Partitioning Bengal, for example, and separating the Hindus and Muslims into different geographical units, based on the two-nation theory of India – most probably developed from the Jewish homeland idea in Palestine – should have been considered as madness by Indian Muslims. But reason did not prevail as it was thought that to be a sensible solution to the increasing hate against and the marginalization and delegitimisation of Indian Muslims. How can one expect to effectively, peacefully and happily divide places like Punjab and Bengal; engineer and organise population exchanges involving millions of leaving their ancestral lands, properties and businesses; facilitating smaller Muslims linguistic, racial and ethnic groups all over India to migrate and effectively settle in a land of larger India Muslim brotherhood? Ultimately, it did not work as Bangladesh and Pakistan have not become homelands for Indian Muslims. Bangladesh became a Bengali Muslims nationalists state and India’s total Muslims population is larger than the total population of Bangladesh. Those Behari Muslims who migrated to East Pakistan did not experience brotherhood for long and the promised homeland became a nightmare for them. They are destined to remain a marginalized/delegitimised group for the foreseeable future.

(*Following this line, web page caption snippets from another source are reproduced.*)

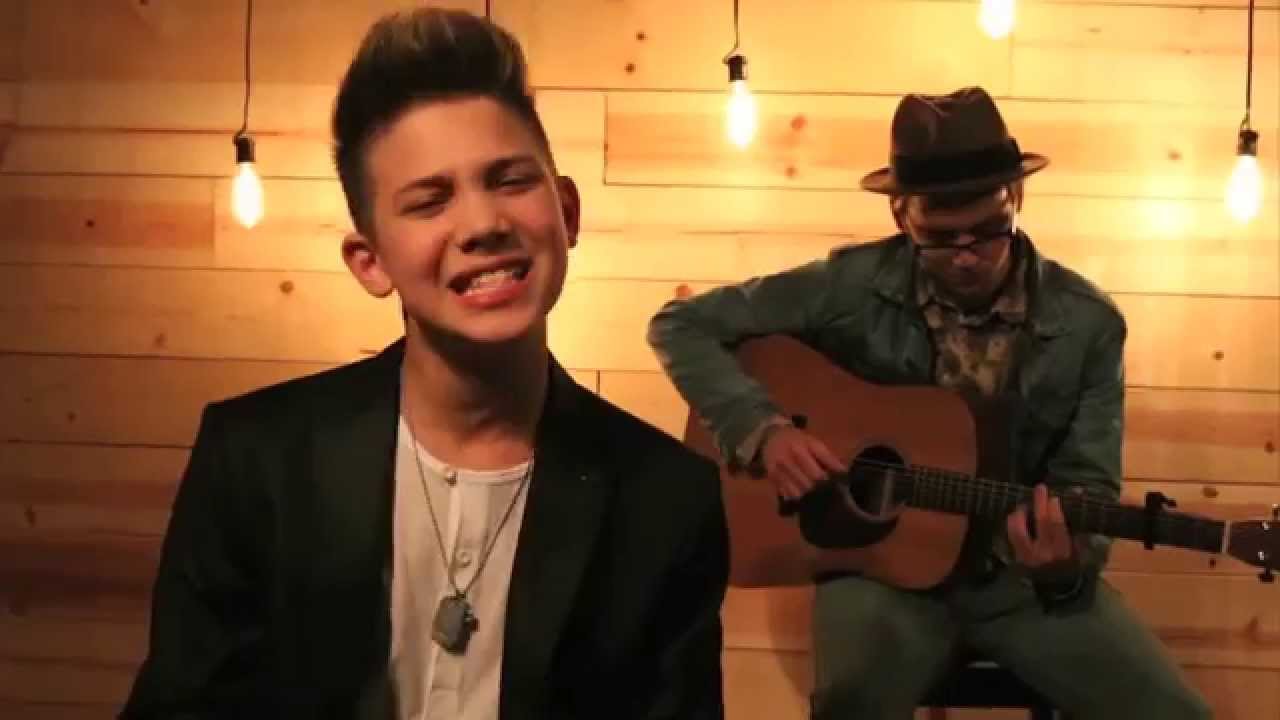 Blank Space - Taylor Swift (Cover by Grant from KIDZ BOP)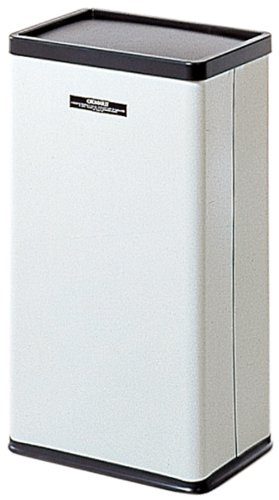 テラモト ゴミ箱 ターンボックス 23L DS2120200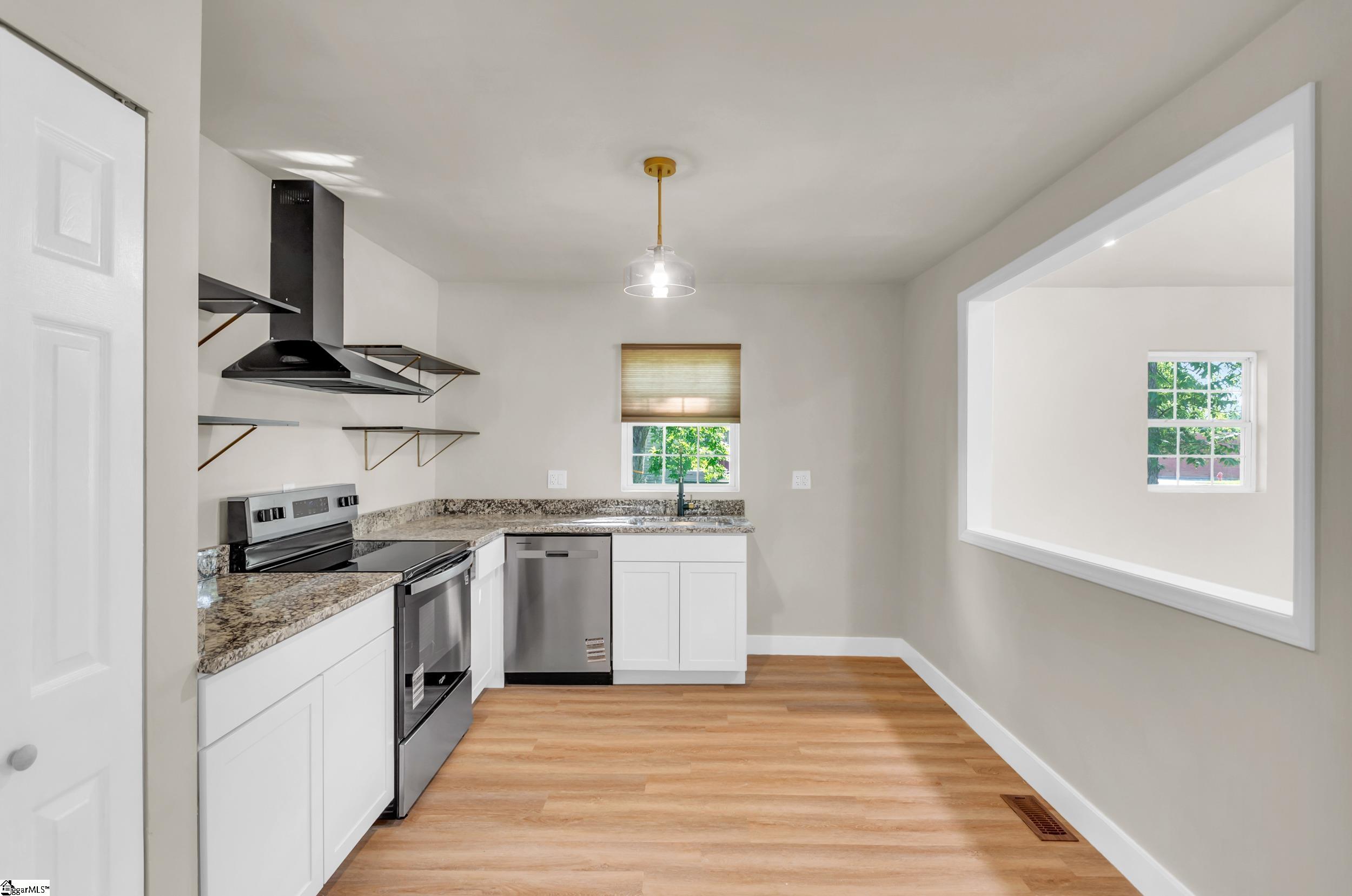 209 Arlington Road Greer, SC 29651 - Photo 21 of 40 Gallery Image 21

The Indian subcontinent has deep divisions, the foremost now being the religious Hindu/Muslim divide. Nationalisms throw fuels to the fire of divisions and secularism in the Indian subcontinent does not work, primarily because it requires people from both the Hindu and Muslim communities to become secular to become friends and interact with each other respectively as fellow citizens. As the vast majority among both the Hindus and Muslims will not become secular, leaders in society should focus their creative imagination on how ordinary Hindus and Muslims can and should become friends and interact each other at different levels of society without necessarily becoming secular. Until now, ordinary people were in the Indian subcontinent were left to their devices to find a way to live together while nationalists’ ideas have been twisting their minds causing many to participate in a deadly game of mutual hatred.